Airbus was the big winner at Dubai, but Boeing's 787 Dreamliner is an obvious winner as well, despite the recently announced delay in deliveries. So top suppliers like Honeywell (NYSE: HON  ) and Parker Hannifen (NYSE: PH  ) will likely benefit. Honeywell makes avionics, and Parker makes lots of aircraft guts -- things like "electrohydrostatic actuators" -- as well as cockpit displays, brakes, and landing gear hydraulics. Both are working on Boeing's Dreamliner, and you can see the whole international supplier team here.

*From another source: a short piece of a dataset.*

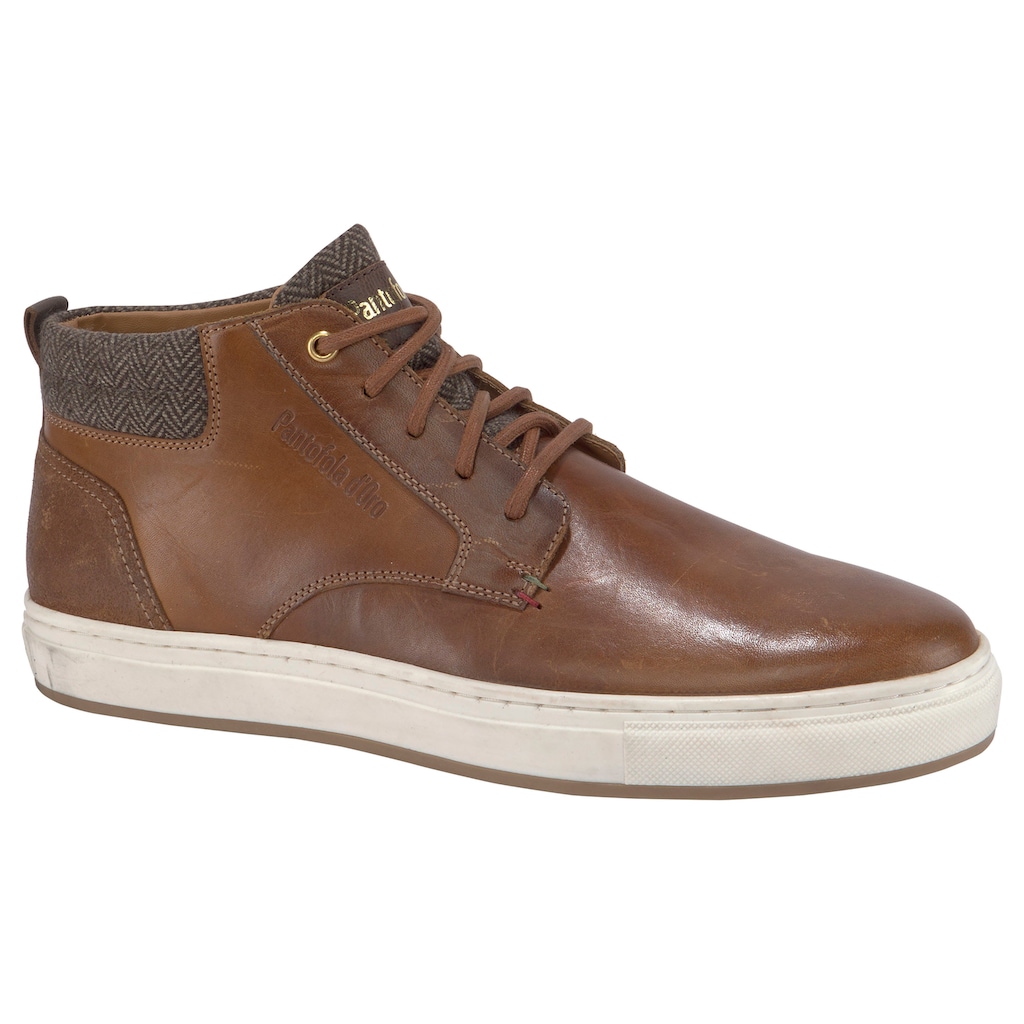 Pantofola d´Oro Sneaker »PRATO UOMO MID«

But an article in Fortune Small Business raised a question in my mind about aerospace suppliers' future profitability. With the Dreamliner, Boeing is outsourcing more than ever. Although the company has relied on suppliers for decades, it now draws on vendors all over the globe. And large vendors are being asked to handle more and more responsibility. Instead of making a set of instruments or two, they're making whole components like a cockpit or a tail section. Boeing now serves more as an assembler of these components and less as a manufacturer.

Does this remind anybody else of the auto industry? For several years, General Motors (NYSE: GM  ) spun off Delphi, and Ford (NYSE: F  ) spun off Visteon (NYSE: VC  ) . Both of these then became their primary suppliers. Over the next several years, GM and Ford repeatedly pushed them to take on more and more responsibility, even R&D, while also continually squeezing them on costs.

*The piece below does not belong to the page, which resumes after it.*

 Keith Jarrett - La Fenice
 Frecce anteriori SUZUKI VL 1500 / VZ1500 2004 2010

Now both companies are basket cases. Delphi declared bankruptcy in 2005 and now trades at less than $1, down from around $17 in April 1999. Likewise, Visteon needed a bailout from Ford a couple of years ago, and it now trades at close to $4 per share, down from around $17 in August 2000.

Like the auto industry, the airliner business is mature. Both Boeing and Airbus discount their prices, and both are feeling some pressures from foreign competition like Bombardier and Embraer (NYSE: ERJ  ) which make regional jets. So, if Boeing and Airbus are following in the footsteps of the automakers, will Honeywell and their other large suppliers suffer the same fate as Delphi and Visteon?

Probably not. The obvious difference is that Honeywell, Parker, and the big aerospace suppliers are huge, well-diversified companies in their own right. Unlike the two big auto suppliers, they aren't overly dependent on one customer. This should give Honeywell and the others more leverage in pricing.

Still, if Boeing and Airbus are farming out production to suppliers all over the world, the pressure to cut costs on U.S. suppliers like Honeywell will mount. So it's worth keeping an eye on their margins to see if any deterioration occurs.